▸ **Written exercise 1**
Output the passage of the Spin FV-1 forum thread starting with "I was told there" and going on through "a month ago.", word for word.
▸ **Written exercise 2**
Pick up the Spin FV-1 forum thread at the point where it ends, and write the next part.

[Start Document section]

# Spin FV-1



## Barry (Sep 13, 2019)

Any idea when these will be available?


----------



## Robert (Sep 13, 2019)

No ETA yet, there's a manufacturer shortage.   I have an order in, so we're just waiting for more to become available.


----------



## caspercody (Sep 13, 2019)

Is that why the Spillway isn’t available yet? Any way to just get the EEPROM for the Spillway?


----------



## Robert (Sep 13, 2019)

caspercody said:


> Is that why the Spillway isn’t available yet? Any way to just get the EEPROM for the Spillway?



No, the Spillway algorithms aren't quite ready yet.


----------



## phi1 (Sep 15, 2019)

@PedalPCB Maybe you have no way of knowing, but do you think this is just a temporary shortage, or have you heard rumors of the fv-1 phasing out of production? Hopefully not, i’m just getting into it haha. Just curious if you had any insight.


----------



## Robert (Sep 15, 2019)

I was told there was a workers strike at the warehouse that ships them and that the delays would last around 8 - 10 weeks.   This was a little over a month ago.

They're still shipping, just not as fast as usual.


----------



## Gordo (Sep 16, 2019)

I'm surprised that SS hasn't come up with an FV-2.  I guess niche products are harder to justify to bean counters...


----------



## stevtron (Sep 16, 2019)

Robert said:


> No, the Spillway algorithms aren't quite ready yet.



... but it will, or is there a problem ?


----------



## zgrav (Sep 16, 2019)

Keith Barr, one of the people responsible for creating the FV-1, passed away in 2010, and he was also the guy that pioneered the development of the Alesis products prior years.  It is unlikely there ever will be an FV-2.

from another post about Keith Barr:

"One of the pleasures of this project has been learning a little about the designer of the FV-1, Keith Barr. He passed away in 2010 and some of his contributions are summarized in this tribute: cofounder of MXR and creator of the Phase 90, founder of Alesis, pioneer in bringing digital recording and then digital reverb to the masses, etc.

[End Document section]
[Start Entries provided]

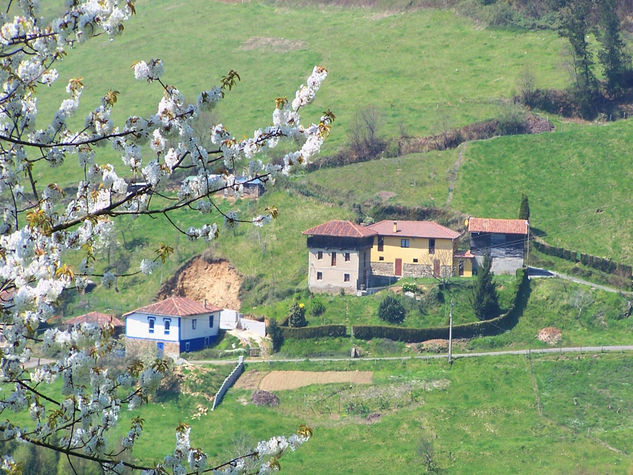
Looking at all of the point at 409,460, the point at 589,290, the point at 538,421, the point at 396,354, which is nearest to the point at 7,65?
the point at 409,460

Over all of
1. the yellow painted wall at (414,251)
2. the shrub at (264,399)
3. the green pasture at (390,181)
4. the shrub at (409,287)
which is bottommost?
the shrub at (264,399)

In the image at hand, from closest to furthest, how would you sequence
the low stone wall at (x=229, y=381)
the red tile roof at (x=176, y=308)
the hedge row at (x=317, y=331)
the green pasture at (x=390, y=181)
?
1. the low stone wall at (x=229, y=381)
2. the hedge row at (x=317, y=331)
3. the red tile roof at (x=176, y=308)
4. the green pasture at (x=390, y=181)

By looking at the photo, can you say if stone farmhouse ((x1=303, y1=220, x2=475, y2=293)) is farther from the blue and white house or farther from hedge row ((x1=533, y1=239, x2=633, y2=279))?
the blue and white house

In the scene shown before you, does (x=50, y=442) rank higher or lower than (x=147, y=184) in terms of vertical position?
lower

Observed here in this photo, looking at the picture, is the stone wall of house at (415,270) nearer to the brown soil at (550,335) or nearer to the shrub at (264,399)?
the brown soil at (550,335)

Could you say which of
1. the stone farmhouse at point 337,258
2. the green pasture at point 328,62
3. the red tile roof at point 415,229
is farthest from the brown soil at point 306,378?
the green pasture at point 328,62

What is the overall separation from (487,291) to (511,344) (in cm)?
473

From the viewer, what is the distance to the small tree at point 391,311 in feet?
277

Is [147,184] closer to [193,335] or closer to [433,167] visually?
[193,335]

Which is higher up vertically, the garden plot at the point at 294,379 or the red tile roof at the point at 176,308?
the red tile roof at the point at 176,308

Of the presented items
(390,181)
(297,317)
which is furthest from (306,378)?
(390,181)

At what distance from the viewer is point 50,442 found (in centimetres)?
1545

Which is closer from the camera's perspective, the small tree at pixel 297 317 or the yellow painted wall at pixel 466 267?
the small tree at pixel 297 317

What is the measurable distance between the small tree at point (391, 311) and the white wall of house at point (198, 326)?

[End Entries provided]

▸ **Task response 1**
I was told there was a workers strike at the warehouse that ships them and that the delays would last around 8 - 10 weeks.   This was a little over a month ago.

▸ **Task response 2**
The FV-1 was developed and released in the mid-2000s and is responsible for the boom in “boutique” reverb and (along with the PT2399) non-BBD delay pedals, being used by the likes of: Old Blood Noise, Catalinbread, Neunaber, Earthquaker, Red Panda, Keeley, Dr. Scientist, Walrus Audio, etc, etc."

more here:









						Remembering Keith Barr, Founder of Alesis, Lost Last Week - CDM Create Digital Music
					

Photos courtesy Spin Semiconductor. I was stunned last week to learn of the death of Keith Barr, the founder of Alesis and a beloved, legendary engineer of music technology. He was 61. An analog engineer gone digital, he led the charge to make digital reverb and studio recording affordable, and...




					cdm.link


----------



## Dreamlands (Sep 16, 2019)

Thanks for sharing that @zgrav -- interesting to learn a bit about Barr and that he founded Alesis.


----------



## Robert (Sep 16, 2019)

Gordo said:


> I'm surprised that SS hasn't come up with an FV-2.  I guess niche products are harder to justify to bean counters...



A successor in development (and has been for a while), but I don't think it's going to be quite as user friendly as the FV-1.



stevtron said:


> ... but it will, or is there a problem ?



It's coming, yes.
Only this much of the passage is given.